Before the Fight for $15 and a Union movement, I felt voiceless. All around me was the overwhelming message that I didn’t matter: as a fast-food worker, as a single mom, as a Black woman on the south side of Chicago.

But by sticking together on the job, workers like me have convinced politicians, voters and employers in Illinois and across the country that $15 an hour is the bare minimum anyone needs to survive, no matter where they’re from or what they look like.

We’ve done this by joining together and acting like a union. We’ve marched, gone on strike, and even gotten arrested to lift up our call for $15 and a union. In Chicago, we helped start this movement, and now it’s spread all over the country. Tens of millions of workers like me have won life-changing raises through the Fight for $15 and a Union.

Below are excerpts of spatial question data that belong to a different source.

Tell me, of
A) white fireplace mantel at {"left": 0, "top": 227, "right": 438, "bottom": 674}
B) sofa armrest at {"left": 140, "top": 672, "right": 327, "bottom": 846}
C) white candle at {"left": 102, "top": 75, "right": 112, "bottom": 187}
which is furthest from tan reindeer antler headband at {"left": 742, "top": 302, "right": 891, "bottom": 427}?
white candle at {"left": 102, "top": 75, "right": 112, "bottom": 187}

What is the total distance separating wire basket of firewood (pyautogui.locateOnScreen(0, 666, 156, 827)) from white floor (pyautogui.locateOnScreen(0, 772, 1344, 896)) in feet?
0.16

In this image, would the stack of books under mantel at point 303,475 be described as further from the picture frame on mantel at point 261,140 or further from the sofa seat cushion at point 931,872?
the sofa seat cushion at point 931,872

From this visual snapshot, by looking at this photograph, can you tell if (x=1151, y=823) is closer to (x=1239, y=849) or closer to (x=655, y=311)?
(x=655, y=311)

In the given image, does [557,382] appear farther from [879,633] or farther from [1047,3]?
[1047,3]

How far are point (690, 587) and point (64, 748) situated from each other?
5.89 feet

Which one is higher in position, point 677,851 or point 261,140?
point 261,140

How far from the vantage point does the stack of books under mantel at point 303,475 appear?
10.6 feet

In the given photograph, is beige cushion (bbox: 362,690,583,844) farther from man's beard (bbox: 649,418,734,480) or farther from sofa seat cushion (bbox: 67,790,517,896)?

And we’re not stopping now.

The Fight for $15 has proven that sticking together and acting like a union is the only way to challenge the type of economy that forces someone like me, who’s working three jobs, to make impossible decisions like bus pass or breakfast, backpacks or diapers.

So we’re not stopping at $15. We’re going to keep on fighting – until we win our union.

Gov. Pritzker and Illinois leaders need to do more than raise the minimum wage – they also need do everything they can to stand with workers and protect our right to join together in a union, no matter where we work and where we’re from.

With $15 an hour and a union, Illinois workers like me could have a real shot at a better life.

Ieshia Townsend is a crew member at McDonald’s in Chicago.